Hacer un descenso al inconsciente y
vislumbrar nuestra sombra con toda su terrorífica parafernalia –se hace
más grande entre más se alumbra– es el paso fundamental para iniciar un
proceso de sanación psicosomática y de integración espiritual (el
reverso de la sombra es el espíritu y cuando el espíritu toma el cuerpo
es similar a cuando un fantasma, un alma, descubre que esta muerto).
“Uno no empieza a saber y sentir su propia miseria espiritual hasta que
empieza a sanar”, escribió el teólogo Francois Fenelon. Una de las
bases de la psicoterapia yace en que al recordar un suceso reprimido se
puede detonar una sanación acelerada –o esa misma memoria es ya la
sanación, como si al hacerse consciente le quitará su potestad entramada
a la sombra. Una versión actualizada de esto ha sido explorada por el
psicólogo e hipnotista Ernest Lawrence Rossi, quien sostiene que la
memoria (el trauma y la enfermedad) y el aprendizaje están sujetos a un
estado particular (state-dependent). Para recordar algo que ha
sido bloqueado es necesario inducir ese estado (como ocurre en ocasiones
en que al estar borrachos recordamos algo que nos sucedió cuando
estabamos también borrachos o bajo cierta droga, etc.).

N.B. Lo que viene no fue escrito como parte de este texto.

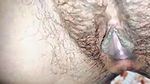Indian Village Girl Hairy Pussy Close-up Fucking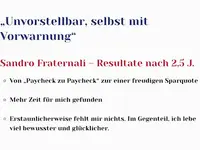 Finanzberatungen Rubino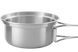 Кришка для кружки Tatonka Handle Mug Lid, silver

No sólo es la
memoria la que esta sujeta a un estado sino también el aprendizaje, por
lo que al recordar (esa amnesia inducida por nuestro temor o incapacidad
de reconocer a la sombra) y vivir de nuevo ese estado podemos aprender
a sanarlo/asimilarlo. Rossi ha documentado varios casos en los que a
través de la hipnosis se revive un momento raíz de un padecimiento o una
fobia y en ese acto se cura. Saber es recordar, decía Platón. Y
conocernos a nosotros mismos parece ser el sendero de la sanación.

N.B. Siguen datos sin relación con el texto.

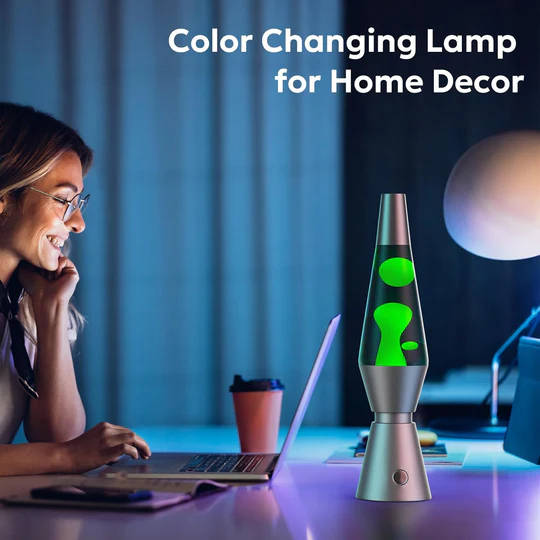 38_4e736f09-709e-4725-82b2-1479b0e3844c.png LED Jellyfish Lava Lamp & Aquarium For Kids & Adults - Birthday Gifts for Kids, Perfect Gift for Aquarium Lovers - Image 1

“Toda enfermedad es el resultado de vida
psíquica inhibida… El arte del sanador consiste en desatar el alma,
para que pueda fluir a través del agregado de organismos que constituyen
cada forma particular. La sanación verdadera ocurre cuando la vida del
alma puede fluir sin impedimento ni represión a través de todos los
aspectos de la forma”, dice a propósito el maestro tibetano Djwahl Kul.
“Pese a su función de depósito de la
oscuridad humana –o quizás por esto mismo– la sombra es el asiento de la
creatividad”, escribe Jung, haciendo referencia a que la creatividad
está en el instinto sexual –en aquello más primitivo (la imagen usada
tradicionalmente es la de la serpiente). Para despertar el fuego de la
creatividad es necesario asimilar la sombra –que esta ya no esté
encaramada, manteniéndonos secretamente poseídos, puesto que sólo así
puede operar la voluntad, que es la extensión del espíritu. En este
punto de equilibrio entre opuestos, de “enantiodromia”, el
inconsciente, aquello que se manifestaba como un destino involuntario,
se mueve hacia la dimensión de lo posible. Se vive una especie de
amanecer psíquico en el que la mente obtiene límpidamente las facultades
del espíritu.
“Uno no alcanza la iluminación
fantaseando sobre la luz sino haciendo consciente la oscuridad”,
escribió Jung, sentando una frase muticitada, que se ha convertido casi
en un cliché, pero no por común menos verdadera. Como empezamos a ver,
el camino a través de la oscuridad es en realidad el camino hacia la luz. La “noche oscura” es la puerta del alma. Lo más cercano al cielo debe de ser seguramente el corazón de la Tierra… En La Divina Comedia, la entrada al purgatorio se encuentra en el punto más profundo del infierno.